Le is calling it a “learning partnership”, the first of many, he hopes, and a distinct category from the partnerships Buoy has recently announced with CVS and Circulation, which were primarily about establishing new channels through which patients could access Buoy and new care channels Buoy could connect patients to.
“This is one of a series of partnerships meant to double down on our medical and AI expertise,” Le explained. “Through Children’s we’ll be working with pediatricians, experts in their field, to help train the program, in addition to the data-driven training that is happening on Children’s website. So it’s more about the scientific rigor as opposed to the longitudinal journey that the first two partnerships were more focused on.”
The eventual goal is to have a chatbot that is less of a medical generalist and more of a specialist in a variety of different areas. For Boston Children’s, the partnership is a vehicle to get the hospital’s pediatric expertise out of the Boston area and into the world.
“Deep pediatric expertise is concentrated in relatively few places — yet kids are cared for around the world,” Jean Mixer, VP of digital health at Boston Children’s Hospital, said in a statement. “Digital tools like Buoy allow Boston Children’s to share our pediatric expertise globally — making it accessible right at people’s fingertips and helping to make more informed decisions.”
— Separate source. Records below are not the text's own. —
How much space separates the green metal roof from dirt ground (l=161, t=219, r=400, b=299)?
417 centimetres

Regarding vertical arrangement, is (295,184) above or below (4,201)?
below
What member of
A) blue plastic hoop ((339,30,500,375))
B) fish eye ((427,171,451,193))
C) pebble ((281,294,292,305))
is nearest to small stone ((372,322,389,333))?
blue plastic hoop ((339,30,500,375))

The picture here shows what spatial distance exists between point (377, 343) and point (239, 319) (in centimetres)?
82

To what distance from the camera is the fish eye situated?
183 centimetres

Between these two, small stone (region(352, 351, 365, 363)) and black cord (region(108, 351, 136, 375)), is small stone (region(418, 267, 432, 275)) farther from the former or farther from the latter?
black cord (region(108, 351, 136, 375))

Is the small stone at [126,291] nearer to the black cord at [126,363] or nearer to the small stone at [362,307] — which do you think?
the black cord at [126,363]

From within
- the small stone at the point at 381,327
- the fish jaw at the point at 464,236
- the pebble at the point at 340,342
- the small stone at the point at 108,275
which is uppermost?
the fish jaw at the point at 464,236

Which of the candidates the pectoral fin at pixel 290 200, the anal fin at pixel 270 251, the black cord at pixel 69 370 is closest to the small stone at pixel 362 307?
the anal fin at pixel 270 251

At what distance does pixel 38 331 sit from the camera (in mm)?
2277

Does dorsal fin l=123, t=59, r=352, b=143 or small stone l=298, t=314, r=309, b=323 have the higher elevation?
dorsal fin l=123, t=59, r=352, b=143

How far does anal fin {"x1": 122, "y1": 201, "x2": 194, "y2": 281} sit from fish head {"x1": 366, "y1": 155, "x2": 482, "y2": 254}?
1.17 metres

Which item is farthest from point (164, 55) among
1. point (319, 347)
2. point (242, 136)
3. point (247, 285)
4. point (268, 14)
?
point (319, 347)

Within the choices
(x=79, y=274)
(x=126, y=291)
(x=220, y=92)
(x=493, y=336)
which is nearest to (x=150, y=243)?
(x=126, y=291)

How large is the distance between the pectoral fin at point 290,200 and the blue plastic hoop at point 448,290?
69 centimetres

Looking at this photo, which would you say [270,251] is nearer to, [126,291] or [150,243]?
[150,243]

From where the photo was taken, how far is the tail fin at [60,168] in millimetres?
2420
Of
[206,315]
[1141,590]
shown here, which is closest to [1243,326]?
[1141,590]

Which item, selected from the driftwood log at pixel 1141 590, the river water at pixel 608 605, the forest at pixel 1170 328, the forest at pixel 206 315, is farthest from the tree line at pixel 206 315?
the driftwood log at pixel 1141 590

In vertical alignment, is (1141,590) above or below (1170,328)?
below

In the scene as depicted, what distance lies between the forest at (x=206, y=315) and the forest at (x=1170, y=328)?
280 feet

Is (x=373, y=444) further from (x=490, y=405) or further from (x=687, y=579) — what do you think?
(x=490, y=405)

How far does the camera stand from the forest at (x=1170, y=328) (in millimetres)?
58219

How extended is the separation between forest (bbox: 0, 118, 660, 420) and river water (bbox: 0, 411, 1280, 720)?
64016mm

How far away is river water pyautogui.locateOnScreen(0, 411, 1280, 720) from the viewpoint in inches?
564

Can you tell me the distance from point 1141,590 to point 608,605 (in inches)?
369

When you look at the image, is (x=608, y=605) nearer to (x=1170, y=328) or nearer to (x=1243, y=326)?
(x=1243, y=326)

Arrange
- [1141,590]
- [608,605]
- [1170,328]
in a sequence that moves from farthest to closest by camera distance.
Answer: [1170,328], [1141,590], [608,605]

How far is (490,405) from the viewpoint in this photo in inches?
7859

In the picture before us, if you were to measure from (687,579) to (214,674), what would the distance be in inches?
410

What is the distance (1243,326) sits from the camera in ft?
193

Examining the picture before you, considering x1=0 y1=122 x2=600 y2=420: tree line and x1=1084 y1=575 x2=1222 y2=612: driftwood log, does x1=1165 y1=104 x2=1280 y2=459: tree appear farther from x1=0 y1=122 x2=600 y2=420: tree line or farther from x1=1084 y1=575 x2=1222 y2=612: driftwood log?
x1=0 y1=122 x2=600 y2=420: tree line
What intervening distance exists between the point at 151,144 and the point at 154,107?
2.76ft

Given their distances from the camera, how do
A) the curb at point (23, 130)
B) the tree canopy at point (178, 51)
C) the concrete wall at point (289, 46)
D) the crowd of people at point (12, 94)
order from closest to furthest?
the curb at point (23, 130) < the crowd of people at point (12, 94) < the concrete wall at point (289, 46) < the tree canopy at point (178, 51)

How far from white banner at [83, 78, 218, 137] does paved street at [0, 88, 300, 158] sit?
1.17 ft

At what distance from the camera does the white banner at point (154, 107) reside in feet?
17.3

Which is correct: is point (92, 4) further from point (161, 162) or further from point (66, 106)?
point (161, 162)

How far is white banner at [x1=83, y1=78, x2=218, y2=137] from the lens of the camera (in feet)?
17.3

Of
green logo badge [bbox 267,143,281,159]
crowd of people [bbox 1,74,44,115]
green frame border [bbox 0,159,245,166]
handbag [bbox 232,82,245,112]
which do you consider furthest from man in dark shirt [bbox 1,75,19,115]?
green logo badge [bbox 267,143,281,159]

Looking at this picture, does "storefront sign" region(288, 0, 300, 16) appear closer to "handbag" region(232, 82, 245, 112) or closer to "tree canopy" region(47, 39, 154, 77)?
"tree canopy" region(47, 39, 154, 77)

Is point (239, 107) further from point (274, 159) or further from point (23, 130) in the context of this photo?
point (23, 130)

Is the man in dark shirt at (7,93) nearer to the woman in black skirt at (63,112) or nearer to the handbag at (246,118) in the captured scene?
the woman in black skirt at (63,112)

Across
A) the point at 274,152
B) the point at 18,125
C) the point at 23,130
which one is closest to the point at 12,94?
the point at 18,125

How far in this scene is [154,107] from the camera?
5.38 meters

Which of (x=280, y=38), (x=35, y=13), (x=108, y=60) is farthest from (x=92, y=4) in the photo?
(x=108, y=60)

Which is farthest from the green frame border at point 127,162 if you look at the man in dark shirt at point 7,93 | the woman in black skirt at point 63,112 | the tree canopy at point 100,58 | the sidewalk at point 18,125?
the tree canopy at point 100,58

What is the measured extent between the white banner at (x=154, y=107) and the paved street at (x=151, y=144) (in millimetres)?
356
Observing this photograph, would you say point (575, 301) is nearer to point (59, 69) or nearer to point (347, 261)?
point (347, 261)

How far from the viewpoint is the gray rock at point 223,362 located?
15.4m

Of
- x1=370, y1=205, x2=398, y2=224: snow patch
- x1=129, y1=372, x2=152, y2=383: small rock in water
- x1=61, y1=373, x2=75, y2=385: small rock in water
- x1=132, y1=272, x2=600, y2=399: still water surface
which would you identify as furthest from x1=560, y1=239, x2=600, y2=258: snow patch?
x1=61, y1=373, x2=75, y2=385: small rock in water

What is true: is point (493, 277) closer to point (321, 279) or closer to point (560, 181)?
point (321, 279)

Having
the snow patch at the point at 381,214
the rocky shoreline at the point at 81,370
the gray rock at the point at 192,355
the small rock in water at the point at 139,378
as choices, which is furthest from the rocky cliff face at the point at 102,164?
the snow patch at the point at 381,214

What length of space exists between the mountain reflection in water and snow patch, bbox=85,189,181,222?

AI-powered chatbots as an entry into the health system, and a way of triaging out minor issues, are a promising field in digital health but one that’s not without controversy, as the UK’s Babylon Health found out when its major press event was met with pushback from doctors and professional organizations.
Le says that the field is both hard in general and hard to benchmark, as gold standards simply don’t exist for what they’re doing. That’s why partnering with organizations like Boston Children’s is important, he said.